Il killer di Simonetta ha avuto un complice?

"Sicuramente l'assassino ha avuto un complice, ed è la persona che ha pulito in modo professionale, che ha posato per pietà il top di pizzo sangallo sul ventre della ragazza almeno 45 minuti dopo l'omicidio, che ha pulito e messo a posto il tagliacarte (quindi ne conosceva l'ubicazione naturale)".

Qual è stato il suo ruolo?

"Questa persona ha alterato la scena del crimine, ha depistato le indagini proteggendo l'assassino. Ha preso i soldi, i gioielli e le chiavi della vittima per simulare un omicidio a scopo di rapina".

Perché lo avrebbe protetto?

"Si protegge un assassino per soldi o per legami fortissimi: il rischio è enorme e quando si deve proteggere una persona nonostante si veda la vittima nuda e massacrata e il sangue sgorgato sulla scena si ha la tendenza a 'farsi i fatti propri'. A meno che non ci sia uno dei motivi detti: soldi o legame fortissimo. Comunque nel giallo di Via Poma questa persona è stata chiamata immediatamente sulla scena, è intervenuta immediatamente e ha lasciato anche qualche traccia che è stata ben letta ma... male interpretata".

Sono stati commessi errori durante le indagini?

"Tanti errori e di diverso tipo".

Può elencarne qualcuno?

"Ne elenco i più letali per l'inchiesta: puntare solo sul portiere Pietrino Vanacore e lasciare stare le altre piste, il sopralluogo incompleto e inadeguato, le fotografie scattate in numero minimo e in modo dilettantesco, le leggerezze del medico legale - non prendere le temperature cadaveriche ed ambientali ogni dieci minuti, non comprendere che l'assassino avesse usato la mano sinistra, non analizzare il contenuto gastrico di Simonetta, non tamponare le ecchimosi e i graffi della vittima per la ricerca di saliva, non consegnare i reperti come calzini, reggiseno e top di pizzo sangallo della vittima alla polizia scientifica".

C'è qualche "errore" che, secondo lei, ha compromesso significativamente le indagini?
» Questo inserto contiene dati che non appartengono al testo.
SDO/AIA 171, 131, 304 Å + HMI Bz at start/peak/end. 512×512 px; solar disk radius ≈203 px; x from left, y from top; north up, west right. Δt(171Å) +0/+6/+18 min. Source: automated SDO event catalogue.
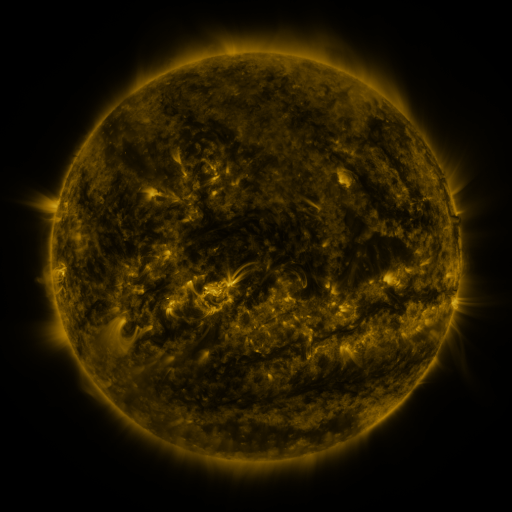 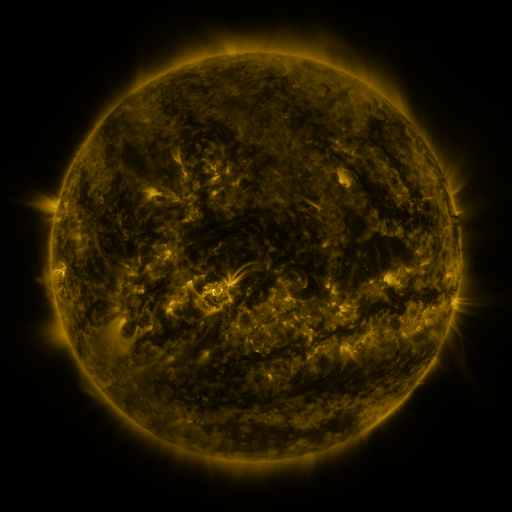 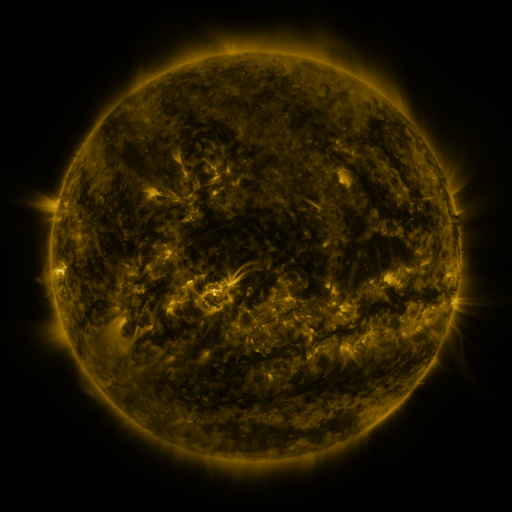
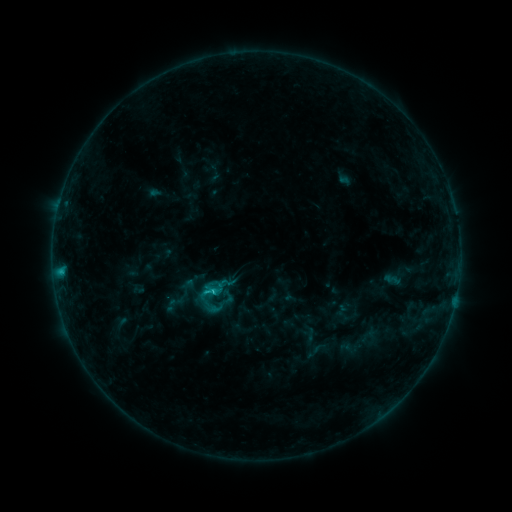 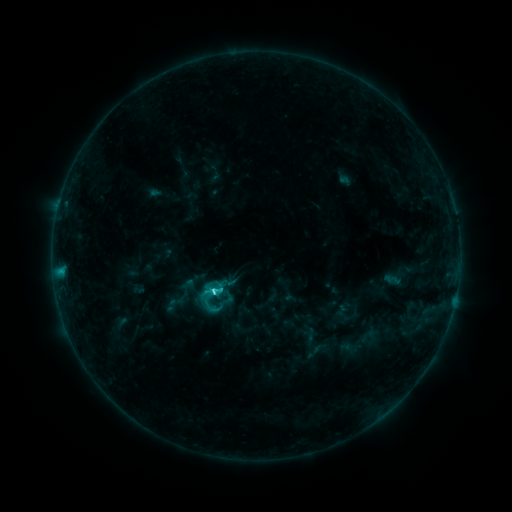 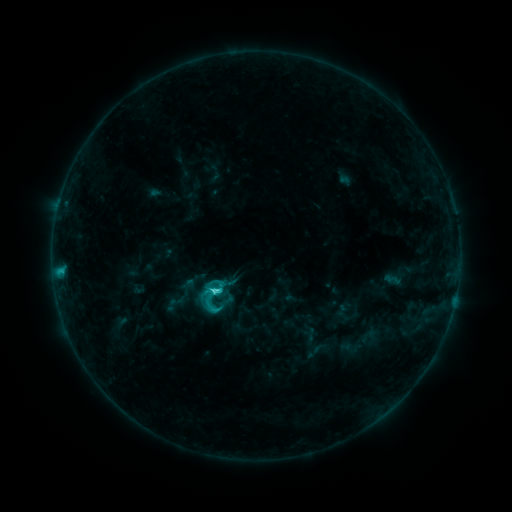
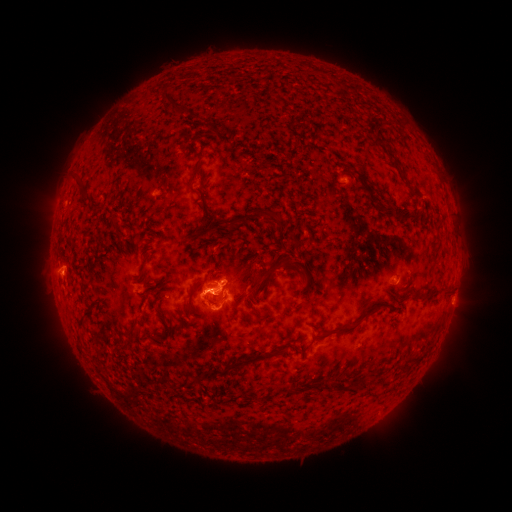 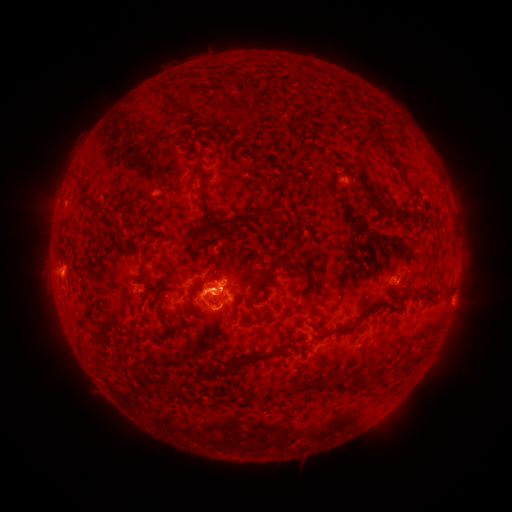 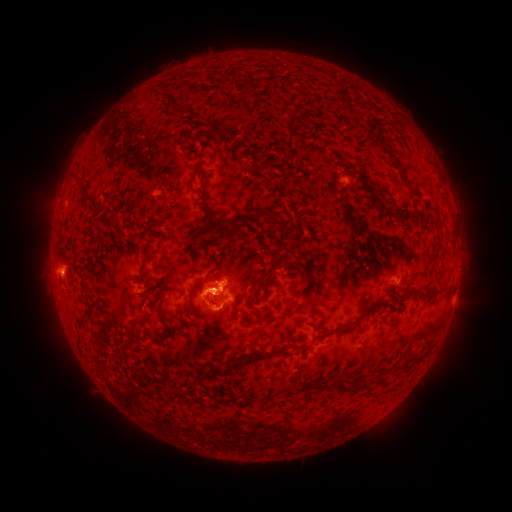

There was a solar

"Il computer su cui lavorava Simonetta fu messo sotto controllo tardivamente e l'appartamento dissequestrato dopo solo sei giorni. Poi c'è la non analisi e la scomparsa delle scarpe della vittima e della cartellina di lavoro della stessa. Infine la mancata individuazione e la non consapevolezza che il sangue sul telefono fosse gruppo A DQAlfa 4/4, quindi dell'assassino".

Il papà di Simonetta disse, al tempo, che "l'assassino è nelle carte". Aveva ragione?

"Certo, l'assassino è nelle carte, a meno che l'assassino non sia un soggetto non territoriale, che passava da lì per puro caso e che non è stato visto da nessuno. Però, scusi, se il soggetto ignoto fosse un 'assassino passante per caso', che bisogno aveva di chiamare il complice, fare pulire e imbastire tutto quell'insieme di depistaggi? A che pro rischiare così tanto per nulla? E se non fosse stato un territoriale, come avrebbe fatto a muoversi agevolmente per ore all'interno del condominio e dello stabile di Via Poma?".

simonetta cesaroni.JPG

Ci sono elementi validi per auspicare una riapertura del caso?

"Il caso può essere risolto se e solo se si evita di personalizzare l'indagine continuando a coprire chi ha sbagliato e/o barato: occorre essere umili, corretti, onesti e freddi. Ad esempio: indagare su chi presenta un profilo simile a quello da me indicato".

Nel suo libro "Via Poma - Inganno strutturale Tre" rivela il Dna dell'assassino.

"Ha il gruppo sanguigno A col sottogruppo DQAlfa 4/4".

Un'indicazione da non sottovalutare...

"Lo sa che nel 1990 le persone mancine erano il 16% della popolazione e che solo il 5% aveva il gruppo sanguigno A col sottogruppo DQAlfa 4/4, quindi 5% x 16% = 80/10000, cioè otto su mille e circa uno su cento?".

Un'ultima

domanda. Se può, mi dia una risposta secca: l'assassino di Simonetta è "Mister X"?

"Questo 'Mister X' sicuramente non ha nulla a che vedere con l'omicidio ma sicuramente potrebbe fornire notizie utili alle indagini".